Images in the records should be skipped while the rest is transcribed verbatim.
::: Records for the task
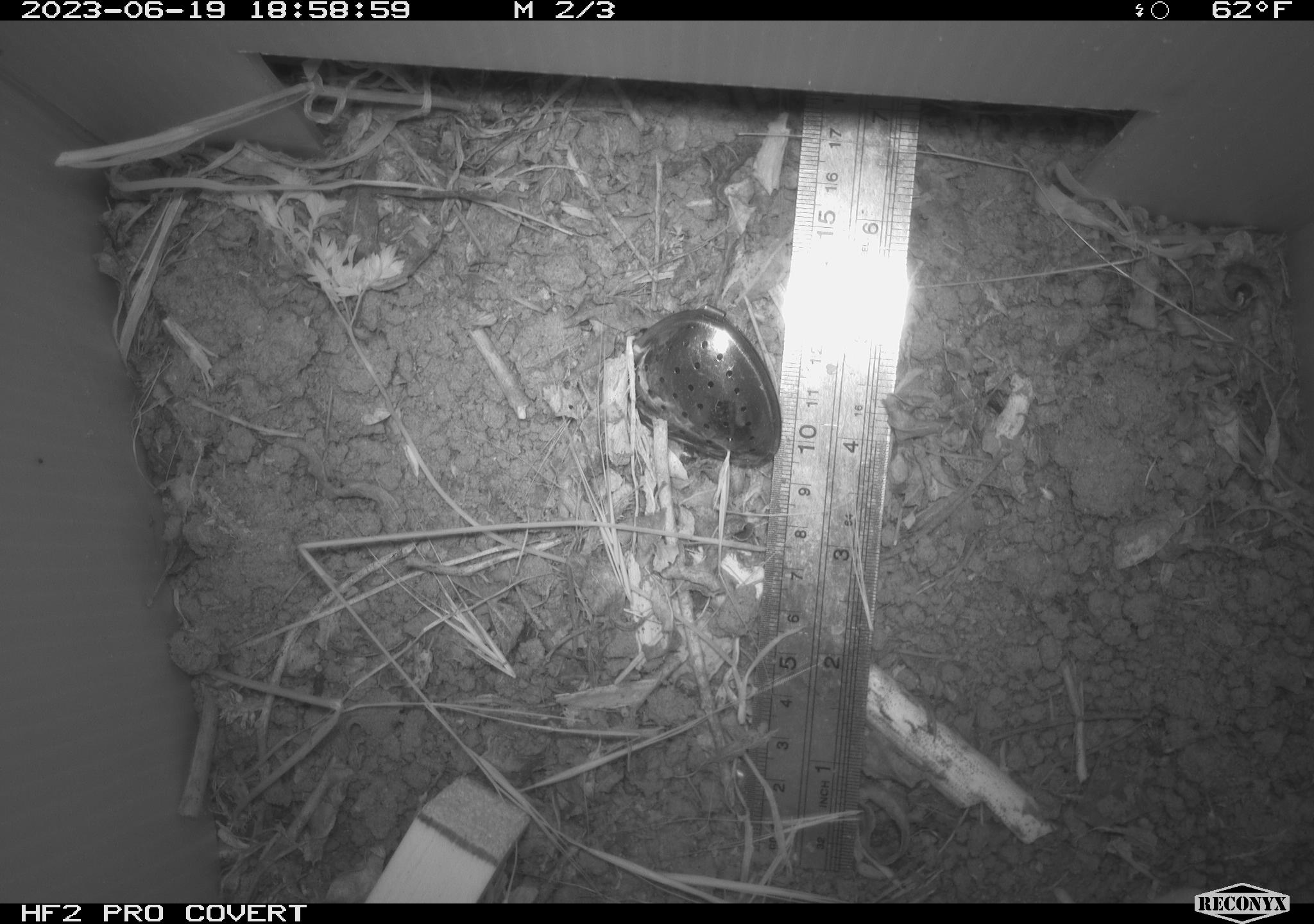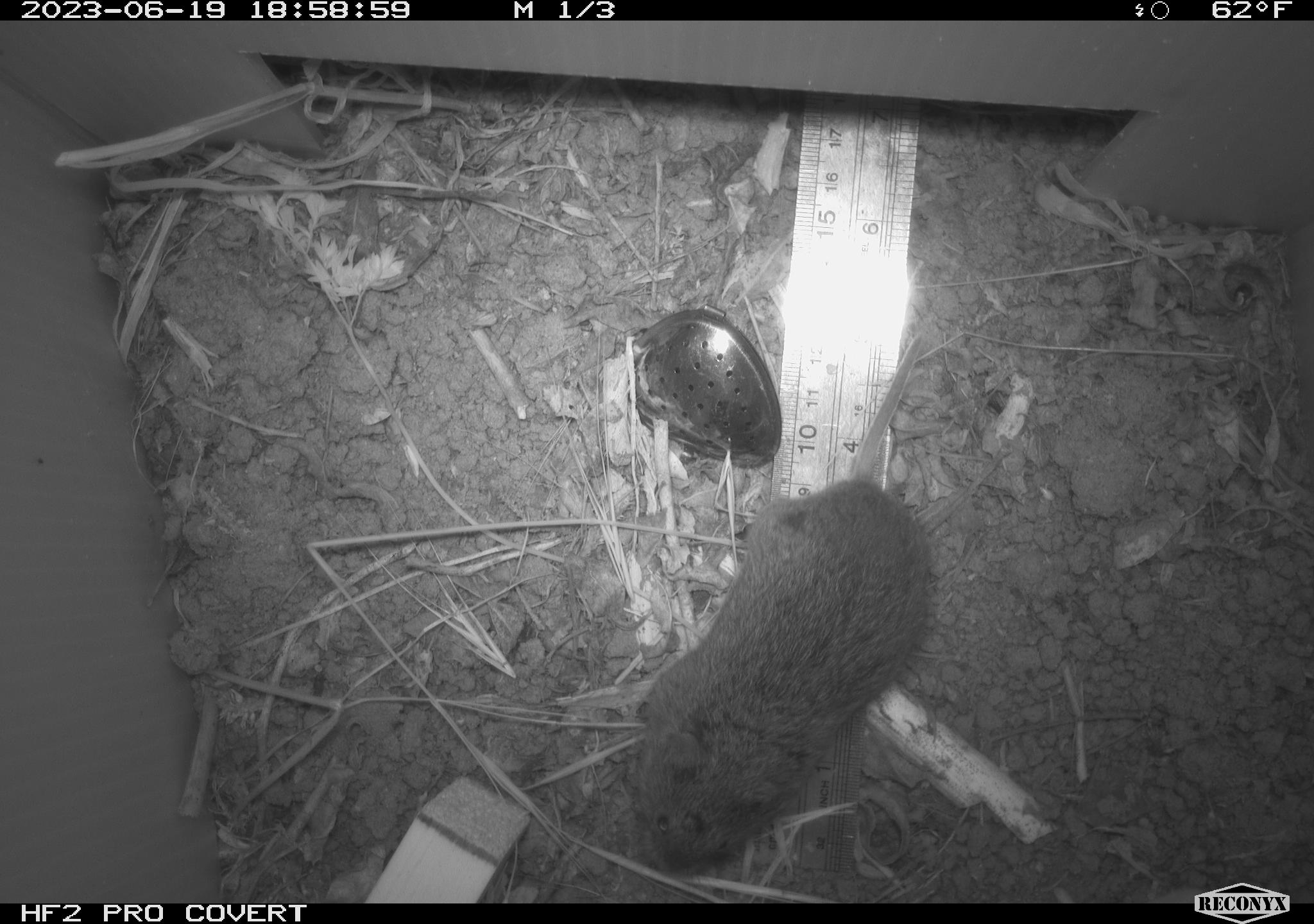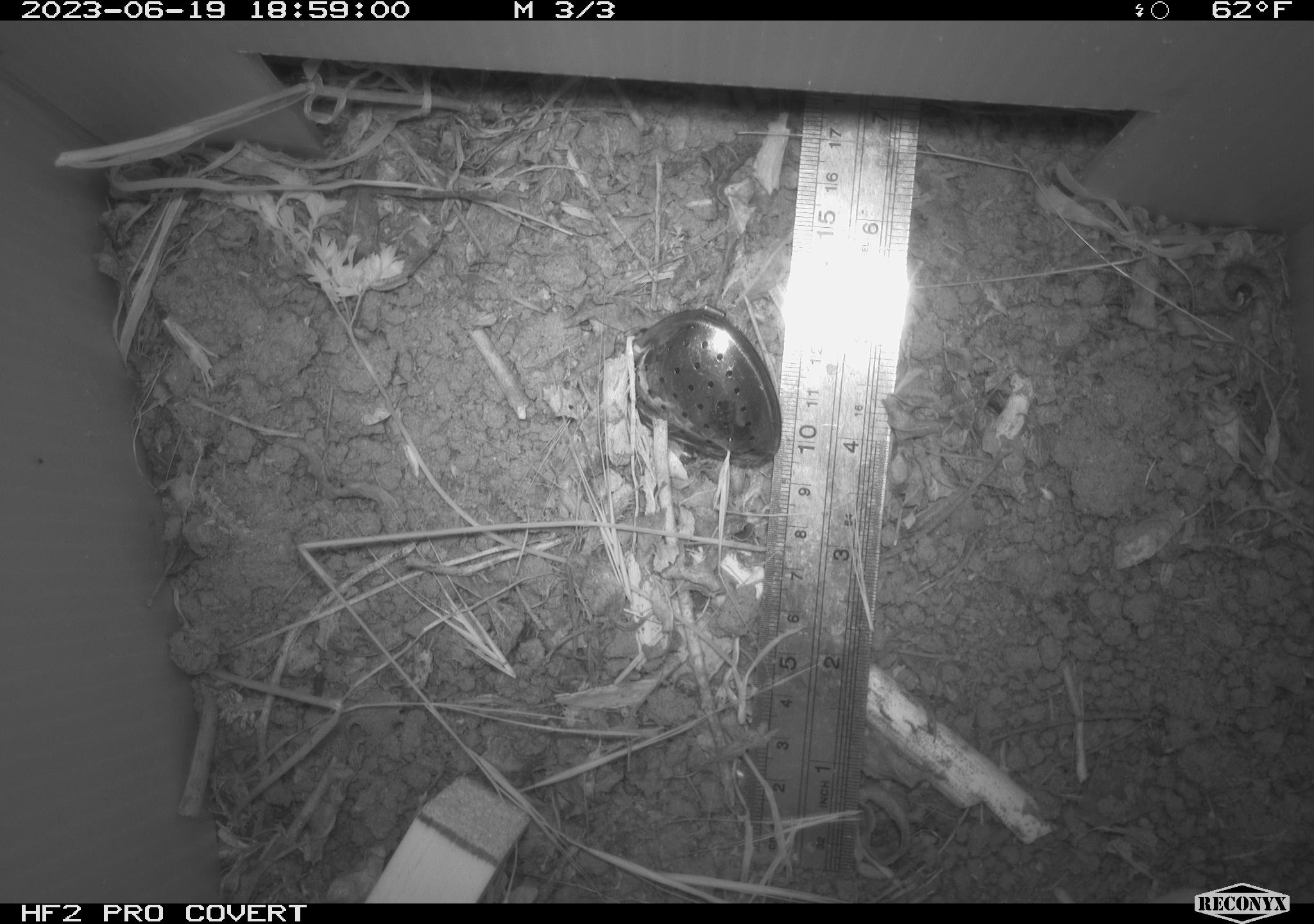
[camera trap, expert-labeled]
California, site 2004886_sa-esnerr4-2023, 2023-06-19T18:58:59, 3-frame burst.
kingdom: Animalia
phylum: Chordata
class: Mammalia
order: Rodentia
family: Cricetidae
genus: Microtus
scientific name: Microtus californicus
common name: california vole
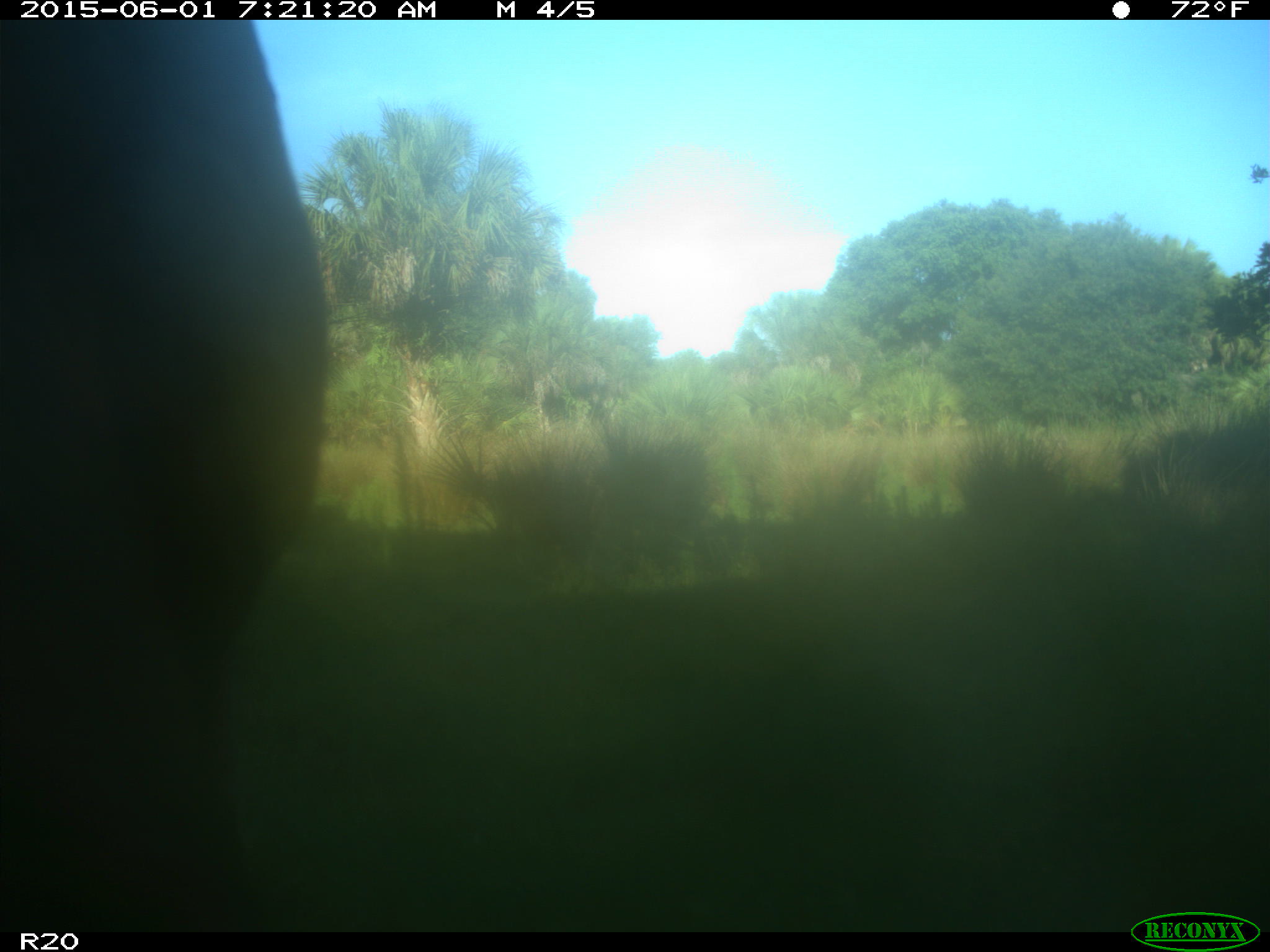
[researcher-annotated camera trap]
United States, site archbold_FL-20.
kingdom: Animalia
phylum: Chordata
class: Mammalia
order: Artiodactyla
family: Bovidae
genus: Bos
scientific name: Bos taurus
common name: domestic cow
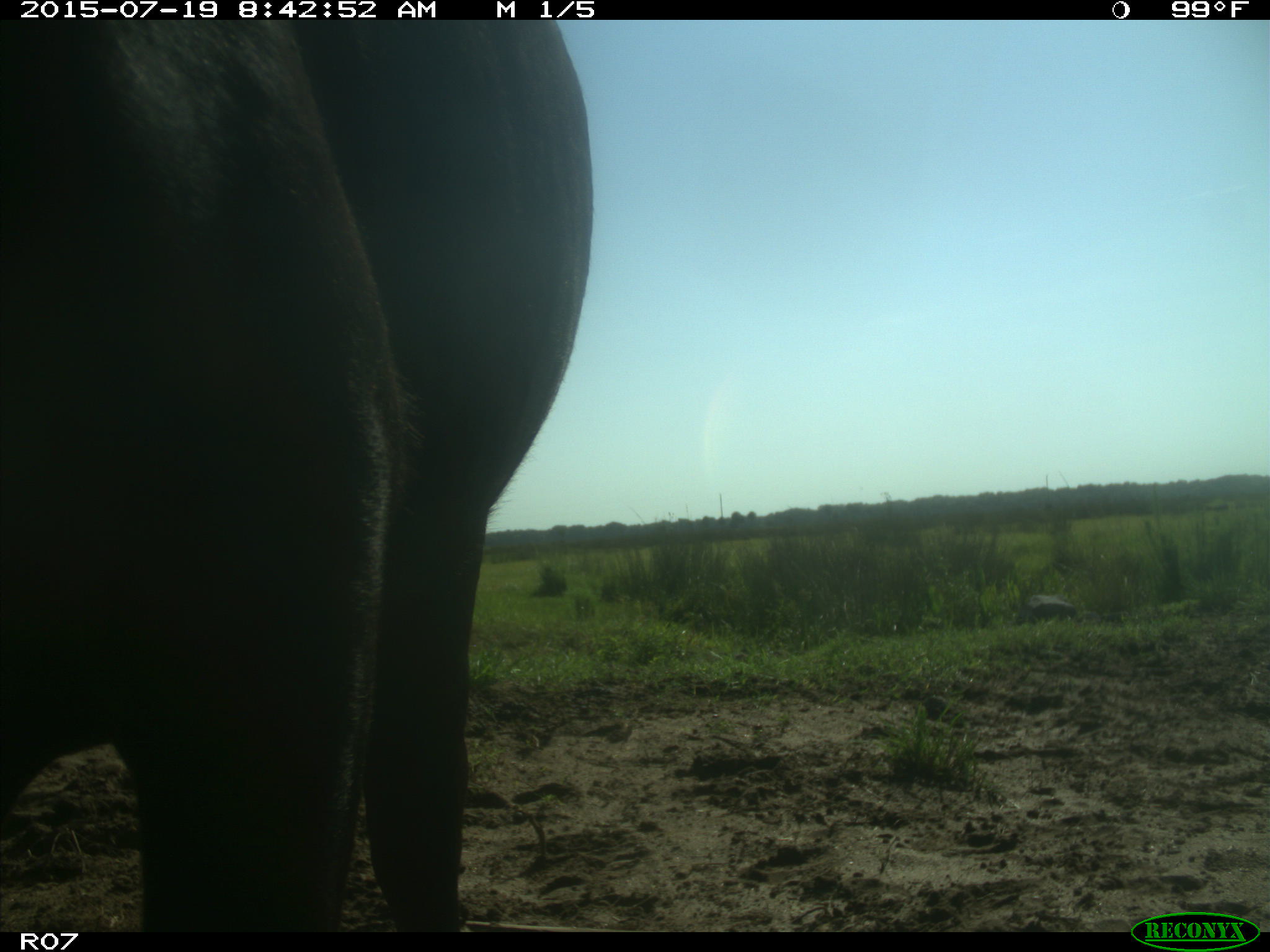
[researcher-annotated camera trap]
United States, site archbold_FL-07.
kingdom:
::::::
#### Worked solution:
[camera trap, expert-labeled]
California, site 2004886_sa-esnerr4-2023, 2023-06-19T18:58:59, 3-frame burst.
kingdom: Animalia
phylum: Chordata
class: Mammalia
order: Rodentia
family: Cricetidae
genus: Microtus
scientific name: Microtus californicus
common name: california vole
[researcher-annotated camera trap]
United States, site archbold_FL-20.
kingdom: Animalia
phylum: Chordata
class: Mammalia
order: Artiodactyla
family: Bovidae
genus: Bos
scientific name: Bos taurus
common name: domestic cow
[researcher-annotated camera trap]
United States, site archbold_FL-07.
kingdom:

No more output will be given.